Created 05-14-2017 12:23 PM
Hi,
I wrote a small pig script to load simple data set to relation and dumping data on to console. When I dump it, it's not showing the first column name (header). Is there anything wrong with my script?
Data Set:
e_id,fname,mname,lname,age,gender,address,city,state,zip 1,John,m,Smith,35,M,,Princeton,NJ,08536 2,James,S,Clark,M,,Princeton,NJ,08536
Script:
A= LOAD '/user/cloudera/sat/data/sampledata1.csv' using PigStorage(',') as (e_id:int,fname:chararray,mname:chararray,lname:chararray,age:chararray,gender:chararray,address:chararray,city:chararray,state:chararray,zip:int); dump A;
Output:
(,fname,mname,lname,age,gender,address,city,state,) (1,John,m,Smith,35,M,,Princeton,NJ,8536) (2,James,S,Clark,M,,Princeton,NJ,08536,)
Created 05-14-2017 01:43 PM
Hi @Satish S
In the output I could see "(,fname,mname,lname,age,gender,address,city,state,)" i believe these are the header of the file. The reason why e_id and zip and not present in the output is because you have declared e_id & zip as int which will not accept character. That's why its not displayed in the output. PigStorage doesn't know whether first row is header. If you are not handling it then by default it will considered as data rather than considering it as file header.
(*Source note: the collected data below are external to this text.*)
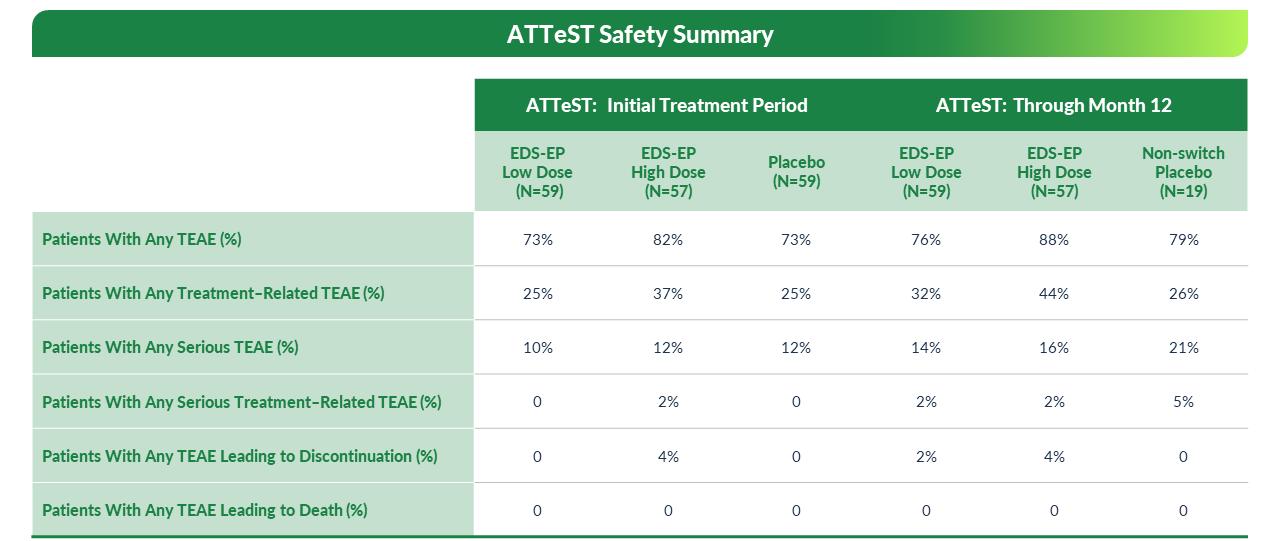 ATTeST Safety Summary

| | ATTeST: Initial Treatment Period | | | ATTeST: Through Month 12 | | |
|---|---|---|---|---|---|---|
| | EDS-EP Low Dose (N=59) | EDS-EP High Dose (N=57) | Placebo (N=59) | EDS-EP Low Dose (N=59) | EDS-EP High Dose (N=57) | Non-switch Placebo (N=19) |
| Patients With Any TEAE (%) | 73% | 82% | 73% | 76% | 88% | 79% |
| Patients With Any Treatment–Related TEAE (%) | 25% | 37% | 25% | 32% | 44% | 26% |
| Patients With Any Serious TEAE (%) | 10% | 12% | 12% | 14% | 16% | 21% |
| Patients With Any Serious Treatment–Related TEAE (%) | 0 | 2% | 0 | 2% | 2% | 5% |
| Patients With Any TEAE Leading to Discontinuation (%) | 0 | 4% | 0 | 2% | 4% | 0 |
| Patients With Any TEAE Leading to Death (%) | 0 | 0 | 0 | 0 | 0 | 0 |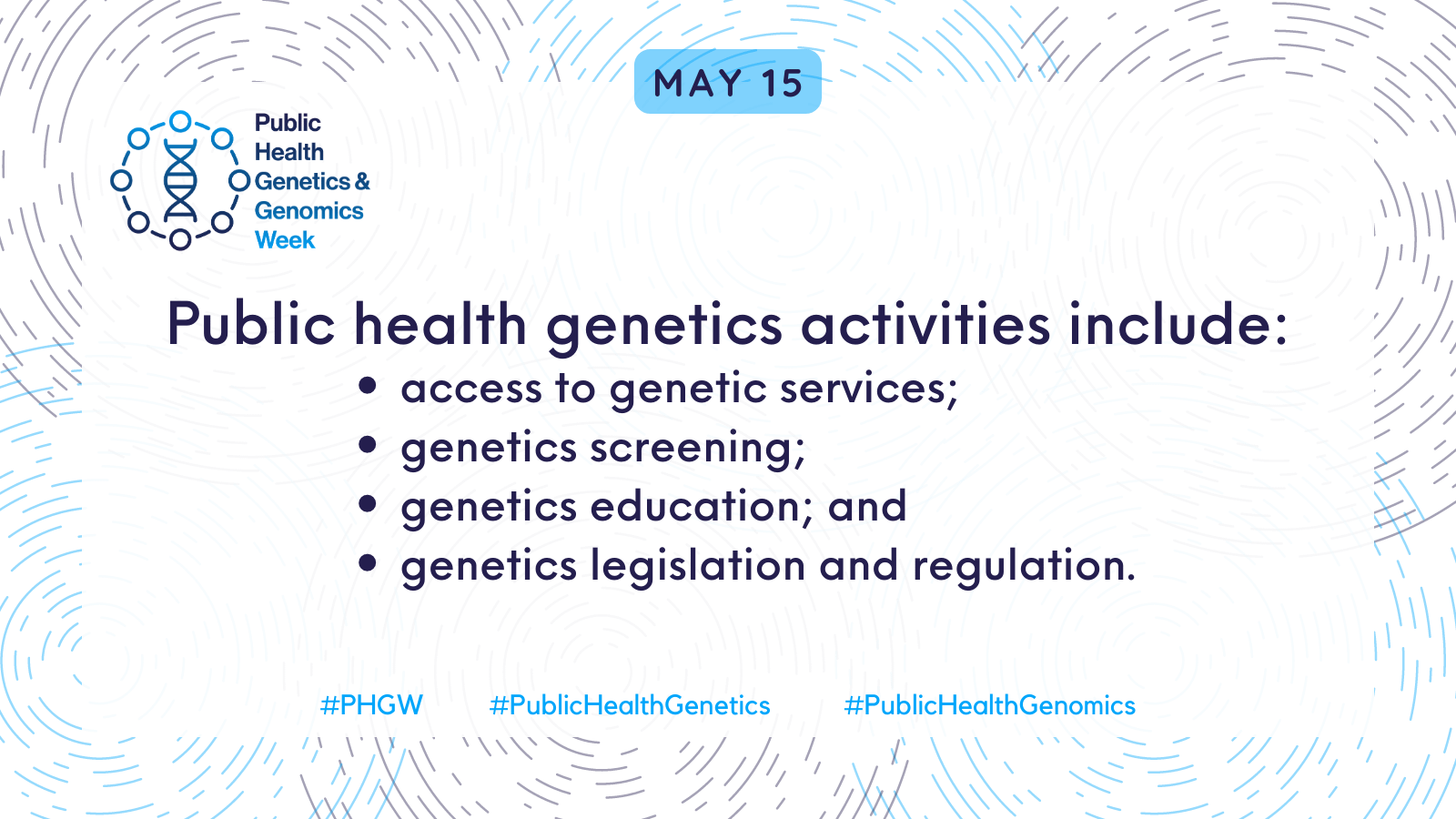 MAY 15

Public Health Genetics & Genomics Week

Public health genetics activities include:
• access to genetic services;
• genetics screening;
• genetics education; and
• genetics legislation and regulation.

#PHGW #PublicHealthGenetics #PublicHealthGenomics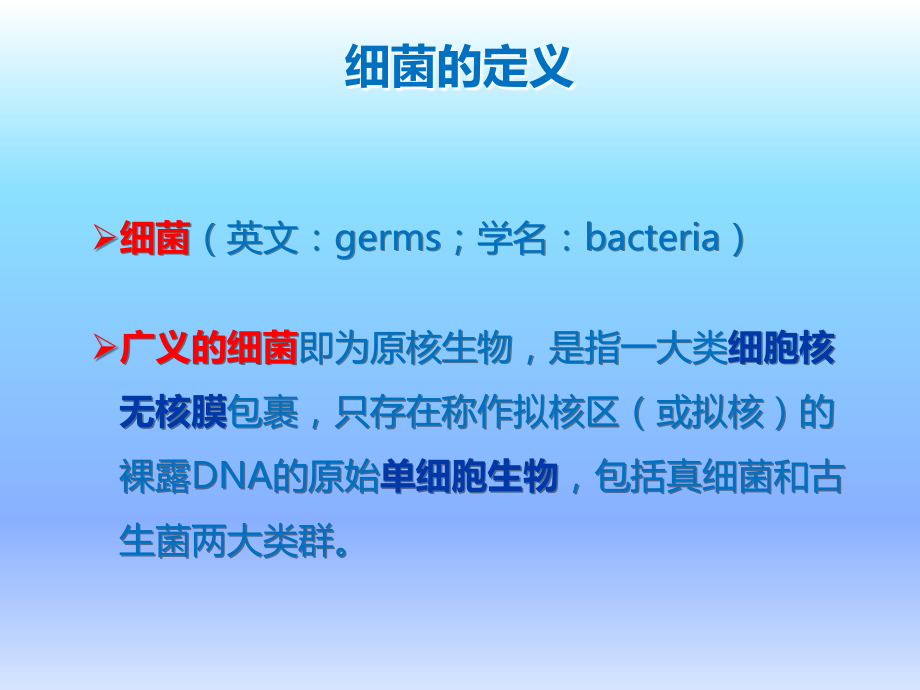 细菌的定义

➢细菌（英文：germs；学名：bacteria）

➢广义的细菌即为原核生物，是指一大类细胞核无核膜包裹，只存在称作拟核区（或拟核）的裸露DNA的原始单细胞生物，包括真细菌和古生菌两大类群。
Hope it helps.
Created 05-14-2017 01:38 PM
You have defined the first field as an int. Your data fields are ints, so you see them. But your header is a chararray and pig throws this casting error (string to int) by simply returning empty character.
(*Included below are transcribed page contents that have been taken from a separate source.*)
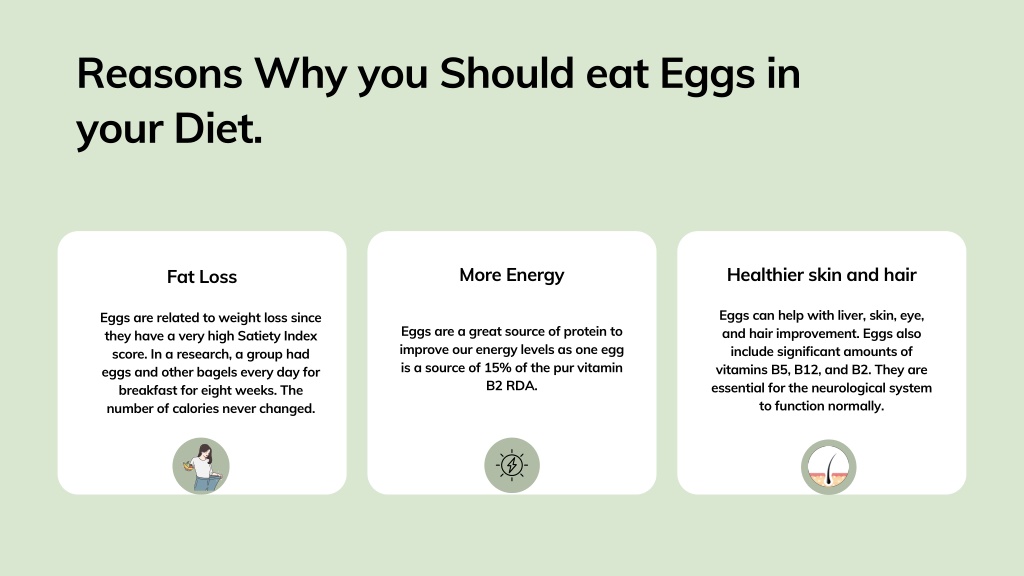 Reasons Why you Should eat Eggs in your Diet.

Fat Loss

Eggs are related to weight loss since they have a very high Satiety Index score. In a research, a group had eggs and other bagels every day for breakfast for eight weeks. The number of calories never changed.

More Energy

Eggs are a great source of protein to improve our energy levels as one egg is a source of 15% of the pur vitamin B2 RDA.

Healthier skin and hair

Eggs can help with liver, skin, eye, and hair improvement. Eggs also include significant amounts of vitamins B5, B12, and B2. They are essential for the neurological system to function normally.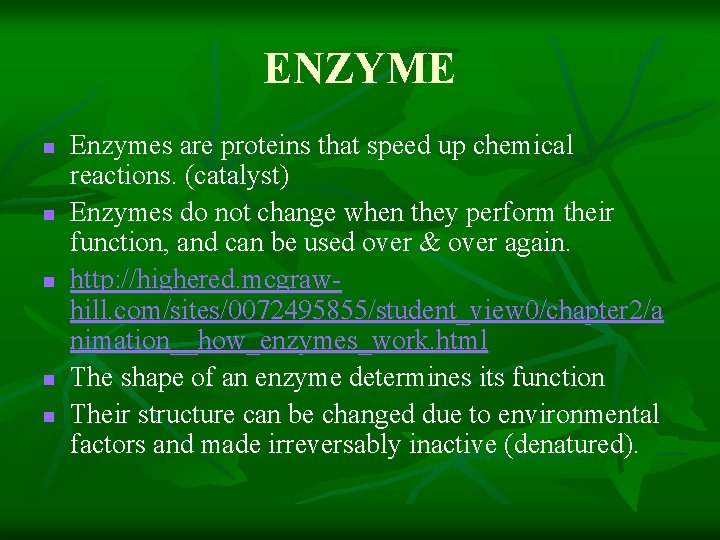 ENZYME

- Enzymes are proteins that speed up chemical reactions. (catalyst)
- Enzymes do not change when they perform their function, and can be used over & over again.
- http://highered.mcgraw-hill.com/sites/0072495855/student_view0/chapter2/animation__how_enzymes_work.html
- The shape of an enzyme determines its function
- Their structure can be changed due to environmental factors and made irreversably inactive (denatured).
If you use Piggybank, you can skip the header: http://stackoverflow.com/questions/29335656/hadoop-pig-removing-csv-header
Created 05-14-2017 01:43 PM
Hi @Satish S
In the output I could see "(,fname,mname,lname,age,gender,address,city,state,)" i believe these are the header of the file. The reason why e_id and zip and not present in the output is because you have declared e_id & zip as int which will not accept character. That's why its not displayed in the output. PigStorage doesn't know whether first row is header. If you are not handling it then by default it will considered as data rather than considering it as file header. Hope it helps.